That's where the new Blues management team (headed by president Mark Sauer) find themselves in this whole Brett Hull contract fiasco.
Let's review.
About ten years ago, then-GM Ron Caron pulled the trigger on a late-season trade that placed the final pieces in the Calgary Flames' 1986 Stanley Cup puzzle. Dealing back-up goaltender Rick Wamsley to the Flames didn't seem so bad...but shipping out cornerstone defenseman Rob Ramage as well?
At the time, the words "fire sale" crossed the minds of thousands of long-suffering St. Louis hockey fans.
But among the bodies that the Professor obtained from Calgary was a twenty-something year old right winger with a familiar last name: Hull.
The other player Caron picked up?
The eminently forgettable Steve Bozek.
In the immediate aftermath of the trade, Caron dropped a ton of bricks onto Hull's shoulders: "You know, I think [Brett Hull] has the capacity to put together a 60 goal season in the NHL."

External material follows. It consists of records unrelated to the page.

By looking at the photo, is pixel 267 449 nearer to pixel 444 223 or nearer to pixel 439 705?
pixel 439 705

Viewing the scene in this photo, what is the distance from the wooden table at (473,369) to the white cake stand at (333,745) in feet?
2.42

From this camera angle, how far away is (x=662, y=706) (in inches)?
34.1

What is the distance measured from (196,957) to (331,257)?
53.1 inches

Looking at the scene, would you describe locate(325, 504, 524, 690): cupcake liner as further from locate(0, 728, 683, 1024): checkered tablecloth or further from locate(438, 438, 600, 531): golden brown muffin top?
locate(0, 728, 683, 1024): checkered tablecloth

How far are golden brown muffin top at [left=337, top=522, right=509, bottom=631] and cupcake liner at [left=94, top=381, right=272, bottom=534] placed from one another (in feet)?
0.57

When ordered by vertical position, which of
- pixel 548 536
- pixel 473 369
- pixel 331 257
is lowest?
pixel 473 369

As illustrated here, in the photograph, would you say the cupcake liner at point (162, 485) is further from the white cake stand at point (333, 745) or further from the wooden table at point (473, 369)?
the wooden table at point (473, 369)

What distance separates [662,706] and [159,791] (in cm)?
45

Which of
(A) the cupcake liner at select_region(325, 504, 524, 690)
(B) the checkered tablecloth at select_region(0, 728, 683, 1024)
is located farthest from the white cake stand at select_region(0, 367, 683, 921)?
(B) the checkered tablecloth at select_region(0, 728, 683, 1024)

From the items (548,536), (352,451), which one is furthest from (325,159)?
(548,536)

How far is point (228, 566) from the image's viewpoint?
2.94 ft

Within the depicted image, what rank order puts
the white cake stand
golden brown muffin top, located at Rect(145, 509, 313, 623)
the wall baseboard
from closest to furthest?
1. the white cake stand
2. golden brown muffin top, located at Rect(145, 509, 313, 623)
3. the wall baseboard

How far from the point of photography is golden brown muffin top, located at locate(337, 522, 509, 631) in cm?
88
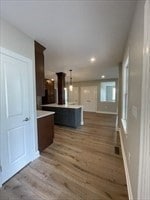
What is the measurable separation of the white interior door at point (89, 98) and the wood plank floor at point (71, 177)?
20.3 ft

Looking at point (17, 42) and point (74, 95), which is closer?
point (17, 42)

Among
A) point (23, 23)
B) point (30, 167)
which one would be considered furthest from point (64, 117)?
point (23, 23)

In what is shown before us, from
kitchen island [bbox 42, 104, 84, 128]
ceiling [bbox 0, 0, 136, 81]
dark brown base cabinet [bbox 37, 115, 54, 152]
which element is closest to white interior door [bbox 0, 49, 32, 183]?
dark brown base cabinet [bbox 37, 115, 54, 152]

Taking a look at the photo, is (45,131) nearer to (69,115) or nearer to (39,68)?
(39,68)

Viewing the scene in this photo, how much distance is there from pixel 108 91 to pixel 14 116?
24.8 feet

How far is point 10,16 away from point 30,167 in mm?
2595

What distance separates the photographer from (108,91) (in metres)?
8.68

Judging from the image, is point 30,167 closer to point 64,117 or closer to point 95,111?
point 64,117

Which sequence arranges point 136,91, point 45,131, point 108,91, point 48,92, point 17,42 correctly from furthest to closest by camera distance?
1. point 108,91
2. point 48,92
3. point 45,131
4. point 17,42
5. point 136,91

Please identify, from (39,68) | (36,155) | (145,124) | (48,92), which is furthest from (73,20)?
(48,92)

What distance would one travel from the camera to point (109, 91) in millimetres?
8633

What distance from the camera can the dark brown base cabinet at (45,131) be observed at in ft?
9.19

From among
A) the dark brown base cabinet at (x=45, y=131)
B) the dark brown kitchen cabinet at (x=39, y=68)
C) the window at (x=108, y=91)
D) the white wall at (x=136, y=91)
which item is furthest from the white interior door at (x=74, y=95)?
the white wall at (x=136, y=91)

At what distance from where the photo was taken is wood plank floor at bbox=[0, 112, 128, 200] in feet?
5.40
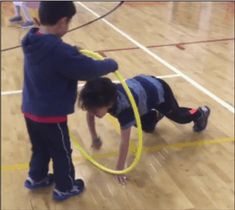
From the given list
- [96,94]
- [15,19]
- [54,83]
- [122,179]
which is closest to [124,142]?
[122,179]

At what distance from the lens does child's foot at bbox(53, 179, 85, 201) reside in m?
1.98

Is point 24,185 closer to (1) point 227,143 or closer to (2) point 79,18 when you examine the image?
(1) point 227,143

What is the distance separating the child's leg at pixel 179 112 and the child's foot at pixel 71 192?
663 millimetres

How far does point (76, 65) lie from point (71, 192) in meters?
0.73

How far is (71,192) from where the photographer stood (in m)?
2.02

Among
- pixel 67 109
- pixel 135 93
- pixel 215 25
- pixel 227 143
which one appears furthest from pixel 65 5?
pixel 215 25

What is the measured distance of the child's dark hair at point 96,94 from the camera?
1.86 meters

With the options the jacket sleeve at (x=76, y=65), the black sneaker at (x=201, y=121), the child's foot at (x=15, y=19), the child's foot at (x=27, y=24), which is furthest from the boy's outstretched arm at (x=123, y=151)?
the child's foot at (x=15, y=19)

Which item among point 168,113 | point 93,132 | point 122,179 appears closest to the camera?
point 122,179

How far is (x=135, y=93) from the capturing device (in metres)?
2.12

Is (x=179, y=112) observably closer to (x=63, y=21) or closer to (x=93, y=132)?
(x=93, y=132)

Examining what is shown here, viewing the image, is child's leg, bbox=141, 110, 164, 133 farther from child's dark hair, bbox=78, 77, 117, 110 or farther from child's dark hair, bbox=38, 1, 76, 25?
child's dark hair, bbox=38, 1, 76, 25

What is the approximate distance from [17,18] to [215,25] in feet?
8.37

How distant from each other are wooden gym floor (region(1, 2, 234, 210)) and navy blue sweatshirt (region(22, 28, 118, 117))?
0.53 meters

We should all be so wrong--the Professor's estimate was low by nearly a third.
But in the fall of 1997, Brett Hull's future in St. Louis looks to be on shaky ground.
That's because Hull's multimillion dollar contract with the Blues expires at the conclusion of the current season.
Now, the NHL's free agency rules make it easy for a player of Hull's age (33) to switch teams. Without a binding contract, at the conclusion of the '97-98 season, Hull would be truly free and the team that signs him would not be required to provide the Blues with any compensation.
But the Golden Brett has stated publicly that he wants to finish his career in St. Louis...if the Blues compensate him to the tune of $25 million over five years.
On the one hand, Sauer and GM Larry Pleau have both stated that they share Hull's desire to see that he concludes his career in St. Louis--as a member of the Blues.
On the other hand, Sauer has presented Hull and his agent with a contract offer that Hull and his agent view as totally unsatisfactory--reports indicate that the deal is worth about $10 million over three years, plus incentives that are based on team performance.
So, as the Blues thirtieth season gets underway, the squabble between Hull and the team's management has busted out into the open...and has tarnished Larry Pleau's first season as general manager, and Joel Quenneville's first full season as head coach.
But besides all that, the Hull squabble exposed one very obvious wart as far as Brett Hull the hockey player is concerned.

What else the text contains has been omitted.